Они пристально смотрели друг на друга.
Азирафаэль развел изящными, тщательно ухоженными руками.
— Видишь ли, наши просто в восторге от того, что конец близится. Ради этого ведь все и задумывалось. Последнее, главное испытание. Огненные мечи, Четыре Всадника, моря цвета крови и прочая морока. — Он пожал плечами.
— А потом «Конец игры, бросьте монетку»? — произнес Кроули.
— Иногда ты выражаешься так затейливо, что мне трудно уловить мысль.
— Мне нравятся моря такими, какие они есть. Так нельзя. Просто нелепо разрушать мир до основания ради того, чтобы понять, правильно ли он устроен.
Азирафаэль снова пожал плечами.
— Боюсь, высшая мудрость для тебя непостижима.
Ангел поежился и запахнул пальто.
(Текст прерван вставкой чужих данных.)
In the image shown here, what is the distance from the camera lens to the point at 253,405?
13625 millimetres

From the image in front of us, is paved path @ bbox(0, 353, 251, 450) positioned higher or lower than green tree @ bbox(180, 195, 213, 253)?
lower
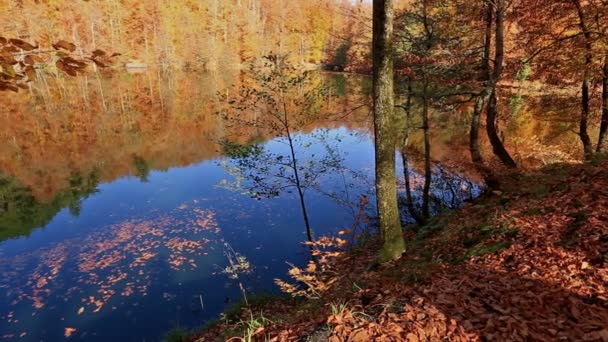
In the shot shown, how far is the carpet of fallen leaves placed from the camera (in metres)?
3.61

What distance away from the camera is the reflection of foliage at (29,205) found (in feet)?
48.8

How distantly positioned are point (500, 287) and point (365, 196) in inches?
356

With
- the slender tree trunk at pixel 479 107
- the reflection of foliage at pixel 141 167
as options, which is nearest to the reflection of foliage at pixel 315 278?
the slender tree trunk at pixel 479 107

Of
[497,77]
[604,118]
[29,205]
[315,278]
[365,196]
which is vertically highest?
[497,77]

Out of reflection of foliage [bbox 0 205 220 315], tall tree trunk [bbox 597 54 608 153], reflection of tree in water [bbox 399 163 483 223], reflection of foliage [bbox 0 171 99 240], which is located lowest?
reflection of foliage [bbox 0 205 220 315]

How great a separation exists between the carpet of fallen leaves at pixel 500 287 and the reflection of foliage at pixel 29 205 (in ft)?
39.2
Над городом собирались тучи.
— Пойдем куда-нибудь погреемся, — предложил он.
— Ты приглашаешь? — хмуро отозвался Кроули.
В мрачном молчании они направились к выходу из парка.
— Не то чтобы я был с тобой не согласен, — говорил ангел, пока они брели по траве. — Просто мне предписано повиноваться. Ты же понимаешь.
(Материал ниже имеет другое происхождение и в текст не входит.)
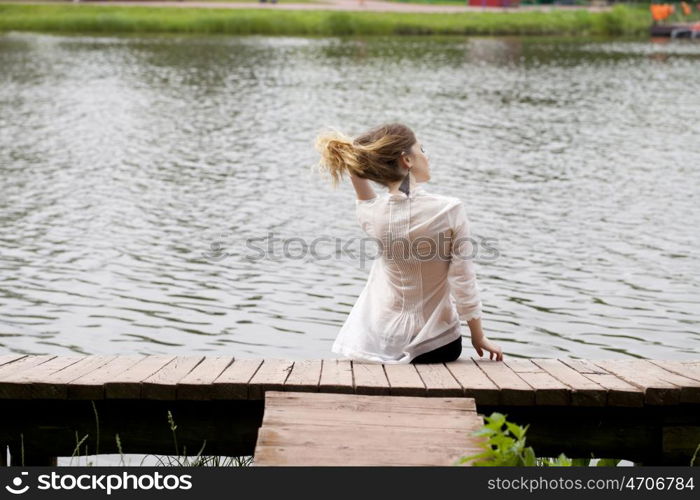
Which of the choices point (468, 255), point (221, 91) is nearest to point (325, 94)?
point (221, 91)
— Мне тоже, — откликнулся Кроули.
Азирафаэль поглядел на него искоса.
— Да ну? — спросил он. — Ты же все-таки демон.
— И что с того? Неповиновение у нас одобряется лишь в общем смысле. А конкретные случаи жестоко караются.
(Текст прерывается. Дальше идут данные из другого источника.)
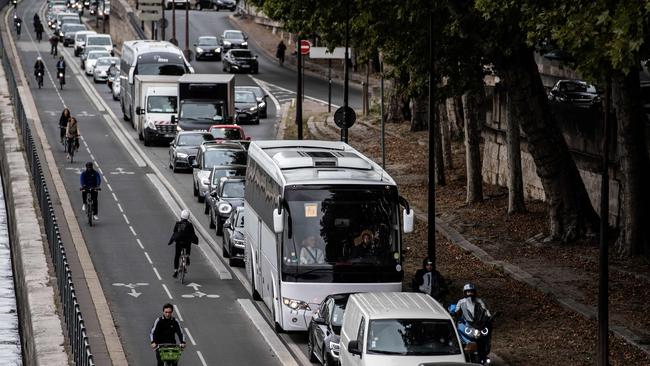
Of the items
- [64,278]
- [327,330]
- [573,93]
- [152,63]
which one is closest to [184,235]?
[64,278]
— То есть конкретные случаи неповиновения им?
— Вот именно. Забавно, да? А может, и нет. Как думаешь, сколько у нас еще времени?
Кроули махнул рукой в сторону «Бентли», и машина гостеприимно распахнула дверцы.
— Ну, есть разные предсказания, — сказал Азирафаэль, мягко опускаясь на пассажирское сиденье. — Точно — до конца столетия, хотя необычных явлений можно ожидать и раньше. Большинство пророков уходящего тысячелетия заботились скорее о метрике стиха, чем о точности.
Кроули взглянул на ключ зажигания. Тот провернулся.
— Что-что? — спросил он.
— Ну, понимаешь, — с готовностью сказал ангел. — «И мир перестанет быть с небом в ладу в татата-татата-таком-то году». Вот и подбирали, какой год уложится в этот размер. К примеру, цифра шесть точно не влезет, так что все годы, в которых есть шестерки, должны быть довольно безопасными.
— А какого рода явления?
— Двухголовые телята, небесные знамения, гуси, летящие задом наперед, рыбные дожди, ну и прочее в таком роде. Присутствие Антихриста нарушает причинно-следственные связи.